[Records of scene-based questions]
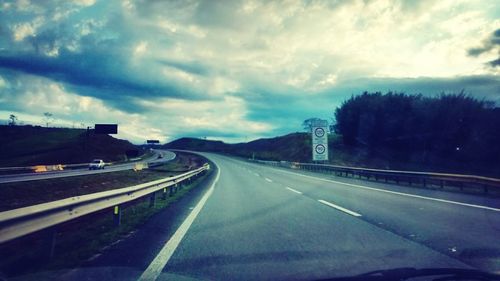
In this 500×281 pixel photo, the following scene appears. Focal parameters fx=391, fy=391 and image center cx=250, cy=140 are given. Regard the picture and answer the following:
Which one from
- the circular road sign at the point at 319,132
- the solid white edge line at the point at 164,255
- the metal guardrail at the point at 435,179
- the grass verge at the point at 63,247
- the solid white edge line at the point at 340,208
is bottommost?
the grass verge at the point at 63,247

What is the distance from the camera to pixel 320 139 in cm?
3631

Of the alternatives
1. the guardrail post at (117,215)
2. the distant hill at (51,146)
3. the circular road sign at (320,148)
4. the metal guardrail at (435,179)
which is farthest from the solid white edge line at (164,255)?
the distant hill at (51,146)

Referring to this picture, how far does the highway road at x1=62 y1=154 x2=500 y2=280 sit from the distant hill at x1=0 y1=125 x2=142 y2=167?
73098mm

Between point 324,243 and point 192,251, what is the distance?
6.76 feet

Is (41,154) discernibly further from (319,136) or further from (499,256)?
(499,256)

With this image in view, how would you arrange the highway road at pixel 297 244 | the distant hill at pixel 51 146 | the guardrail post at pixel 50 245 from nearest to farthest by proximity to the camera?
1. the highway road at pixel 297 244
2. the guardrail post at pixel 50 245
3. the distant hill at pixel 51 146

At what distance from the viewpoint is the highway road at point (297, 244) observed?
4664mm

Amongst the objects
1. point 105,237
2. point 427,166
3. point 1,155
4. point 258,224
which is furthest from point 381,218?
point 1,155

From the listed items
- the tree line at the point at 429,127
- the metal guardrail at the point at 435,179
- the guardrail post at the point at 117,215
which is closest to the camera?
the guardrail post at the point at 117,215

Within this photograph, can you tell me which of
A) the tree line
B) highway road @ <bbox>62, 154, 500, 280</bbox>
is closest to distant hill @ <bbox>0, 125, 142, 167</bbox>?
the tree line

> REQUIRED TASK
Copy out every record above word for word, without the pictures.

> RESULT
In this 500×281 pixel photo, the following scene appears. Focal parameters fx=391, fy=391 and image center cx=250, cy=140 are given. Regard the picture and answer the following:
Which one from
- the circular road sign at the point at 319,132
- the solid white edge line at the point at 164,255
- the metal guardrail at the point at 435,179
- the grass verge at the point at 63,247
- the solid white edge line at the point at 340,208
is bottommost?
the grass verge at the point at 63,247

What is the distance from the camera to pixel 320 139 in cm?
3631

Of the alternatives
1. the guardrail post at (117,215)
2. the distant hill at (51,146)
3. the circular road sign at (320,148)
4. the metal guardrail at (435,179)
which is farthest from the solid white edge line at (164,255)?
the distant hill at (51,146)

Referring to this picture, how far does the highway road at x1=62 y1=154 x2=500 y2=280 sit from the distant hill at x1=0 y1=125 x2=142 y2=167?
73098mm

Between point 324,243 and point 192,251, what is the distance?
6.76 feet

Is (41,154) discernibly further from (319,136) or further from (499,256)?
(499,256)

With this image in view, how would you arrange the highway road at pixel 297 244 | the distant hill at pixel 51 146 | the guardrail post at pixel 50 245 from nearest to farthest by proximity to the camera?
1. the highway road at pixel 297 244
2. the guardrail post at pixel 50 245
3. the distant hill at pixel 51 146

At what distance from the viewpoint is the highway road at point (297, 244) observed?
4664mm

Amongst the objects
1. point 105,237
2. point 427,166
3. point 1,155
4. point 258,224
which is furthest from point 381,218?
point 1,155

From the listed items
- the tree line at the point at 429,127
- the metal guardrail at the point at 435,179
- the guardrail post at the point at 117,215
which is closest to the camera?
the guardrail post at the point at 117,215

Within this photograph, can you tell me which of
A) the tree line
B) highway road @ <bbox>62, 154, 500, 280</bbox>
is closest to distant hill @ <bbox>0, 125, 142, 167</bbox>?
the tree line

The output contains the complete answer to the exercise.